Exercise task: Extract each line of the records that contains the word "position".

Rows:

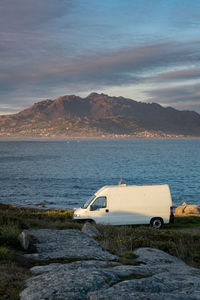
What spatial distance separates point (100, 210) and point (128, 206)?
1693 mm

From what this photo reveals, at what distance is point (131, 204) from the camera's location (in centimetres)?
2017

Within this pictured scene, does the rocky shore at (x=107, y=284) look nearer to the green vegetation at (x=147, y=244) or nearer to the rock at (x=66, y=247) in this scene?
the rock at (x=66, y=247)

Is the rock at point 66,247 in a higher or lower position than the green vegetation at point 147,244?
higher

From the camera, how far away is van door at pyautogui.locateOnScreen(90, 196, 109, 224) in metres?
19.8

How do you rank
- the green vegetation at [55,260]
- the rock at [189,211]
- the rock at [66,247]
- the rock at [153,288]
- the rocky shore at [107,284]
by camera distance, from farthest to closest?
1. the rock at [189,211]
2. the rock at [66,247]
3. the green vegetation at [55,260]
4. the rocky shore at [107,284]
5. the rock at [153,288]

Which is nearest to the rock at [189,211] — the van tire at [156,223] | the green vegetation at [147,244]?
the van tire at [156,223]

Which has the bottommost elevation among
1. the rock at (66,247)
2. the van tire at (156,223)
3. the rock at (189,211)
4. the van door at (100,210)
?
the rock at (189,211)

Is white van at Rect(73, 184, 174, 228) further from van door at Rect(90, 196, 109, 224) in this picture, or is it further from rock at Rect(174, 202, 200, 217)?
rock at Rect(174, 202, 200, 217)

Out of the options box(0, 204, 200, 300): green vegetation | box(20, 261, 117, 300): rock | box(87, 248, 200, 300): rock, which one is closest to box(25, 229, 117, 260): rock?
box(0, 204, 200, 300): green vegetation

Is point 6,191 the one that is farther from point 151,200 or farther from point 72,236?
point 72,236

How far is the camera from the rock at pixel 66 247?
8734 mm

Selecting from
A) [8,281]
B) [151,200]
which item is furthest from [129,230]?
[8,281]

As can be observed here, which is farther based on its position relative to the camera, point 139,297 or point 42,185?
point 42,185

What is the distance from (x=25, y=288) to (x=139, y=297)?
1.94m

Full response:
Is the rock at point 66,247 in a higher or lower position than the green vegetation at point 147,244?
As can be observed here, which is farther based on its position relative to the camera, point 139,297 or point 42,185?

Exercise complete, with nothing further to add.